**Extrait présenté:**
++++++++++++++++++++

La formation-action a consisté (pour l'Aract et OPCALIA Bretagne) à animer quatre séances d’un groupe de travail permettant d’expérimenter progressivement des méthodes d’analyse sur l’usure professionnelle afin de proposer des actions d’amélioration.
Le groupe de travail était composé du directeur du site, de la responsable ressources humaines, du responsable et d’une ouvrière de l’abattoir (en même temps secrétaire CHSCT), de la responsable et d’une ouvrière du conditionnement. Cette composition visait à impliquer également la partie abattoir.
Au cours des deux premières séances, le groupe a analysé des données relatives à l’effectif (âge, ancienneté, genre, postes tenus) et à la santé au travail (maladies professionnelles, accidents du travail, arrêts maladies) en les mettant en relation avec les caractéristiques principales du travail au conditionnement.
Il faut noter, que l’effectif comprend une part importante de salariés âgés de 45 à 55 ans (50% de l’effectif total) avec une forte ancienneté. Les arrêts maladies longs (> à 30 jours) représentent 2/3 de l’ensemble des arrêts maladies. C’est donc un effectif qui apparaît relativement fragilisé dans sa capacité à occuper durablement les emplois dans les conditions actuelles. Or, entre 5 et plus de 15 ans d’activité sont à réaliser pour atteindre l’âge de la retraite.
Deux contraintes de travail sont considérées comme très sérieuses : les gestes répétitifs (étiquetage et mise en carton) et les postures pénibles (manipulation de chariots et mise sur tapis). Il apparaît qu’elles s’exercent dans un contexte de production fréquemment perturbé. D’une part, les problèmes à l’abattage sont fréquents (or il faut « coûte que coûte » respecter les horaires de départ des transporteurs), d’autre part, les arrêts maladies particulièrement nombreux et longs entraînent un recours important à du personnel intérimaire. Non seulement cela limite les possibilité de rotations mais impacte également la productivité puisqu’on observe, sur la durée, une relation inverse entre l’indicateur de productivité de cet atelier et la part représentée par l’intérim dans l’effectif.
À partir de ce premier niveau de diagnostic partagé, le groupe de travail a fait un recueil des principales situations de travail « usantes » dans l’atelier de conditionnement en utilisant notamment la photo.
Les 2 séances suivantes ont consisté à analyser ces situations de travail pour:
- comprendre les conséquences sur les salariés mais aussi sur l’organisation et les objectifs de production;
- identifier les différentes causes de ses situations de travail usantes;
- proposer des actions d’amélioration.

++++++++++++++++++++

**Données:**

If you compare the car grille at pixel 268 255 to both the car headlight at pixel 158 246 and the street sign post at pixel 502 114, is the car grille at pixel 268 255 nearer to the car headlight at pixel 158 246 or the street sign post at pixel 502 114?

++++++++++++++++++++

**Votre objectif:** Rédigez la suite du texte sur l'usure professionnelle, à partir de sa dernière phrase. Les données n'ont aucun lien avec le texte sur l'usure professionnelle.

**Production attendue:**
Les analyses et les propositions du groupe de travail ont été présentées à la direction générale, à la secrétaire du CHSCT, au médecin du travail et au conseiller OPCALIA de façon à envisager un plan d’actions. Cinq actions contribuant à la prévention de l’usure ont été définies:
• Trois actions concernent les chariots: la confirmation de la neutralisation des niveaux les plus hauts et les plus bas, une procédure de maintenance revue, une implication des ouvrières utilisatrices pour la définition d’un nouveau cahier des charges à l’attention des fournisseurs.
• Deux autres actions concernent la mise en carton en bout de ligne: l’automatisation de l’étiquetage, la formation à la programmation de la machine à étiqueter pour faciliter la rotation à ce poste.
Pour quels effets ?
Cette façon de travailler en s’appuyant sur un groupe de travail est une première dans l’entreprise.
La direction a donné une impulsion forte en mobilisant des moyens humains et des moyens en temps. Cela a crédibilisé l’action et a donné un signe que la direction en attendait quelque chose.
L’implication des personnes de différents niveaux de responsabilité et de différents ateliers a permis des angles de vue larges sur la question de l’usure professionnelle et les contraintes de production au conditionnement. Cela a permis également d’envisager des pistes d’action qui ne soient pas perçues comme des contraintes supplémentaires par les uns ou les autres.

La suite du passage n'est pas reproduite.